[Records from a collection]

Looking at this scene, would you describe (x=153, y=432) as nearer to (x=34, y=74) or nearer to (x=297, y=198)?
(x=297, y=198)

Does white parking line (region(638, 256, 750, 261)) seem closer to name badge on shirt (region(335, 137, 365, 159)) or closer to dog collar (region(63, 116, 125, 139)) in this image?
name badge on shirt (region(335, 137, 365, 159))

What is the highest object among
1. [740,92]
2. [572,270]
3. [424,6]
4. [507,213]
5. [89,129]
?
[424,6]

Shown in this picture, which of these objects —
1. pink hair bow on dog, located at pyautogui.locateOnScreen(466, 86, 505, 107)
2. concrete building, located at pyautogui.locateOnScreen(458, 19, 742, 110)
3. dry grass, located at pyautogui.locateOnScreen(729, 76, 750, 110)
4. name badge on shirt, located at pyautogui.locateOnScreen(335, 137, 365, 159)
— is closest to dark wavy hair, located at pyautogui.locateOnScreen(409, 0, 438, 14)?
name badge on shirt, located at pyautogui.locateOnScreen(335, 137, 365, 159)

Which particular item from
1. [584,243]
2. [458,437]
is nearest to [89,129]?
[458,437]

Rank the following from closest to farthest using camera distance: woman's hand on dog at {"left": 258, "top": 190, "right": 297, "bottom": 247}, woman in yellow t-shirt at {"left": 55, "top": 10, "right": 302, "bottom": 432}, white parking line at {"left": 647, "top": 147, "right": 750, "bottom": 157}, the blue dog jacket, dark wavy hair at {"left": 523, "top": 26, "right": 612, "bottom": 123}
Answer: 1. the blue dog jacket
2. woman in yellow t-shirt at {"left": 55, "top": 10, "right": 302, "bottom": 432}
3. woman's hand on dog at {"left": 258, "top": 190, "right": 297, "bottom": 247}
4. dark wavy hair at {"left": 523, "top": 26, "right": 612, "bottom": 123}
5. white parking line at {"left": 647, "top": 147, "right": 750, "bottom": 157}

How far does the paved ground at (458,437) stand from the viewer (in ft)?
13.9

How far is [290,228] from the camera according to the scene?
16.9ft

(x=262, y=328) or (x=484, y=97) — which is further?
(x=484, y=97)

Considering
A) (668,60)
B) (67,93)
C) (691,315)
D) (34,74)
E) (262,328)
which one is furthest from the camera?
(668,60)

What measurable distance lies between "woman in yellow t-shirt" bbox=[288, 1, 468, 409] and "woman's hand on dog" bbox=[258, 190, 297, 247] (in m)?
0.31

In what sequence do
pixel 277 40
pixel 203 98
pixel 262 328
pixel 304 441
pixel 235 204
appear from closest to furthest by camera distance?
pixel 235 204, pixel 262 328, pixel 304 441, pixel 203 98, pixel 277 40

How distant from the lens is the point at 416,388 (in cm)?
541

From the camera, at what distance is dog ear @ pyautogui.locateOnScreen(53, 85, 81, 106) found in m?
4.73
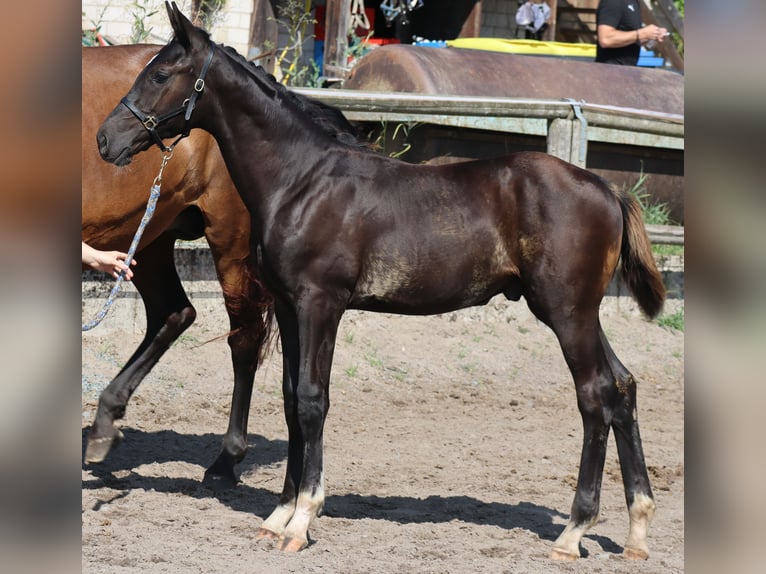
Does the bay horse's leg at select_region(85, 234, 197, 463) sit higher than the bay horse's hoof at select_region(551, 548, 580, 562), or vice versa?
the bay horse's leg at select_region(85, 234, 197, 463)

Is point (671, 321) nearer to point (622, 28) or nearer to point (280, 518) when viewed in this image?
point (622, 28)

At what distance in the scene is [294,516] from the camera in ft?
13.3

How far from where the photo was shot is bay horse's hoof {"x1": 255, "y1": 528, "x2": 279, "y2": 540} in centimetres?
412

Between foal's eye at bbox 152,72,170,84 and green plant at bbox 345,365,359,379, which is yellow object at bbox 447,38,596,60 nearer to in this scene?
green plant at bbox 345,365,359,379

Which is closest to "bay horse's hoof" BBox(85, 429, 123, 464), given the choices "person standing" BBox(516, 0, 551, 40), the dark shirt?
the dark shirt

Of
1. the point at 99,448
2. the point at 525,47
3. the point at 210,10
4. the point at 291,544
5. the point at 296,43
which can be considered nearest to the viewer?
the point at 291,544

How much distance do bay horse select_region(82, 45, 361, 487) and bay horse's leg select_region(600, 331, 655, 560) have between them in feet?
5.51

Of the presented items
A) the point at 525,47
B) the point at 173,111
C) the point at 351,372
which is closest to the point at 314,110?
the point at 173,111

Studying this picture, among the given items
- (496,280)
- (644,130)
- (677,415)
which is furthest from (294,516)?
(644,130)

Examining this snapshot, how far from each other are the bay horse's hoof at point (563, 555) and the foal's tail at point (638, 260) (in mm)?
→ 1128

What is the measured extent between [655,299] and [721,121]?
3.50 m

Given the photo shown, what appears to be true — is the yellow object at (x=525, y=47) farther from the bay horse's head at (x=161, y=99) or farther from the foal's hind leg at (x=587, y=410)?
the foal's hind leg at (x=587, y=410)

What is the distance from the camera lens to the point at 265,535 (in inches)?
163

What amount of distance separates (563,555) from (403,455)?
5.58ft
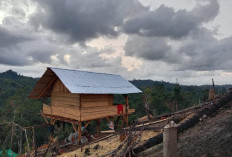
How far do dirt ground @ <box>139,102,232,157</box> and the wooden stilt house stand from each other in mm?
9489

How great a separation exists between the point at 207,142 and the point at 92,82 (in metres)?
13.3

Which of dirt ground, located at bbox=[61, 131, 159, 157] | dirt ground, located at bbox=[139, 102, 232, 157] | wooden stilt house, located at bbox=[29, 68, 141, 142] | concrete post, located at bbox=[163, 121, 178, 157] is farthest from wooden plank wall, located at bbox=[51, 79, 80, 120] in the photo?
concrete post, located at bbox=[163, 121, 178, 157]

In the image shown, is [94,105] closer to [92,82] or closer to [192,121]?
[92,82]

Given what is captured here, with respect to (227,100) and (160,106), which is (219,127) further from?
(160,106)

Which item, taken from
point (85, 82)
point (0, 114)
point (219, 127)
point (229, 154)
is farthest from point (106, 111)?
point (0, 114)

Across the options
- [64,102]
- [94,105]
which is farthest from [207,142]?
[64,102]

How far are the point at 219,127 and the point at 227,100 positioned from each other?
3023 millimetres

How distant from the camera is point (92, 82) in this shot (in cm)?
1783

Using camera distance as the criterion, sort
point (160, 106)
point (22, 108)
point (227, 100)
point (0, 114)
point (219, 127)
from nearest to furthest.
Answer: point (219, 127) < point (227, 100) < point (22, 108) < point (0, 114) < point (160, 106)

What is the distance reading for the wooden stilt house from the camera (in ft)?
50.8

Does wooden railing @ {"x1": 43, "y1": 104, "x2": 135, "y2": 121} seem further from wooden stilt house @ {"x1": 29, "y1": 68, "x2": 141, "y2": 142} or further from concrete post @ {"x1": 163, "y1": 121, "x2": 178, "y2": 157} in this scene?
concrete post @ {"x1": 163, "y1": 121, "x2": 178, "y2": 157}

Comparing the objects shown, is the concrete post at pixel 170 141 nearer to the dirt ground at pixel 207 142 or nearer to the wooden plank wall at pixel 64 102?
the dirt ground at pixel 207 142

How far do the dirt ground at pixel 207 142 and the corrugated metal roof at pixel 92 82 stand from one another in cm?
961

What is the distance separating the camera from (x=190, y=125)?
7.51 m
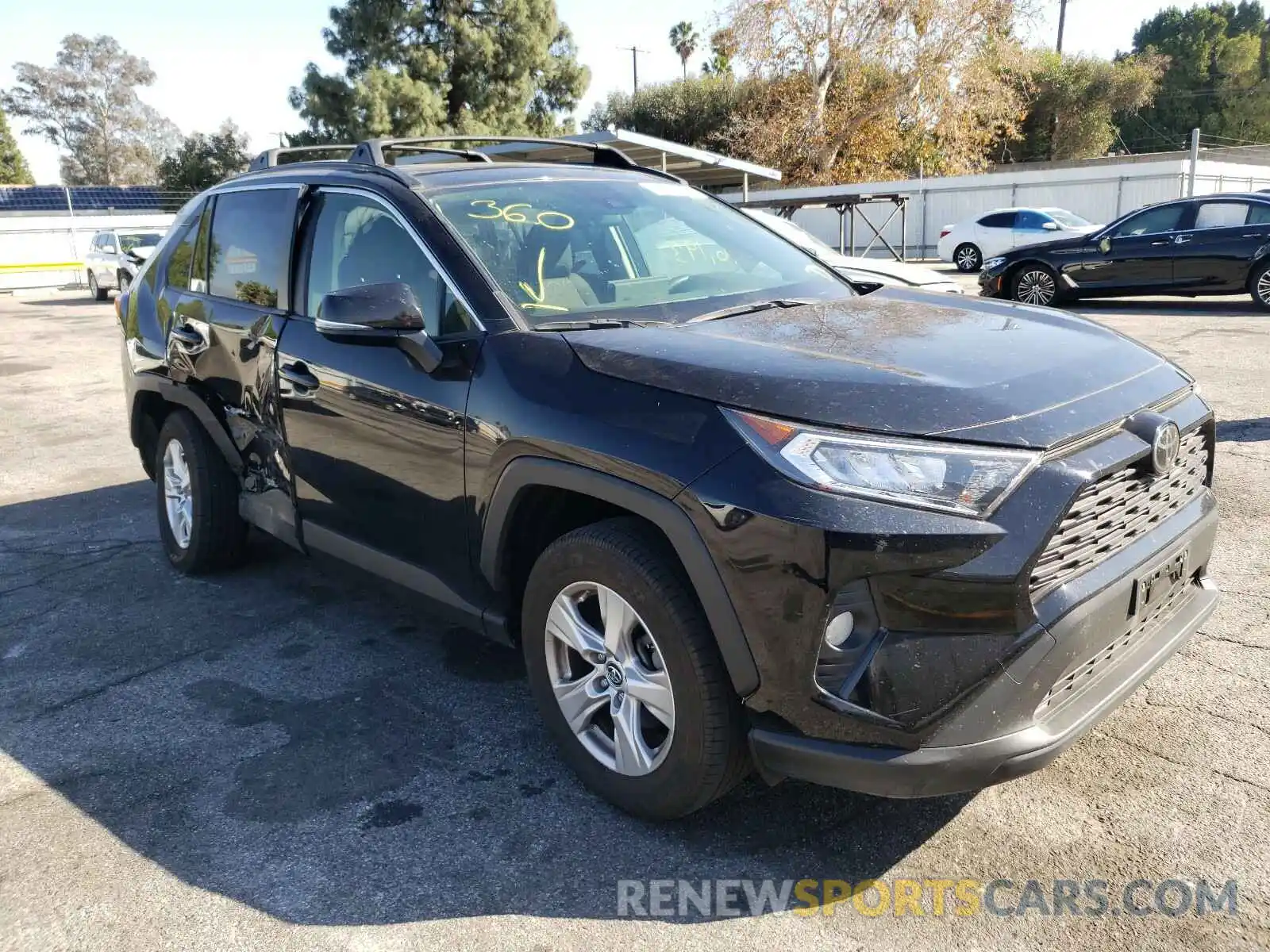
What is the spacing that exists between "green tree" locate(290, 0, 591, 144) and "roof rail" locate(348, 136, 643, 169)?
3140 cm

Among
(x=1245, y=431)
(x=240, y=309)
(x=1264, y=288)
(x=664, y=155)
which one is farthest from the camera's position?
(x=664, y=155)

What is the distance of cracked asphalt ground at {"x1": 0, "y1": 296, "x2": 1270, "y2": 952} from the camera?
244 cm

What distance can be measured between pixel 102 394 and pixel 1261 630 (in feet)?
34.7

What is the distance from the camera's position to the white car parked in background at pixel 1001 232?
21986mm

● WHAT TO WORK ON
Reproduce, with no changes, every line from the one containing "How distant from the camera" down to the one containing "Answer: point (219, 127)", including both of those lines.

● WRITTEN REPLY
How distant from the camera is point (92, 82) in this shot (in cm)?
1783

Using camera distance as the criterion, sort
point (160, 106)
point (22, 108)
point (227, 100)
point (0, 114)
point (219, 127)
from nearest to furthest.
Answer: point (219, 127) < point (227, 100) < point (22, 108) < point (0, 114) < point (160, 106)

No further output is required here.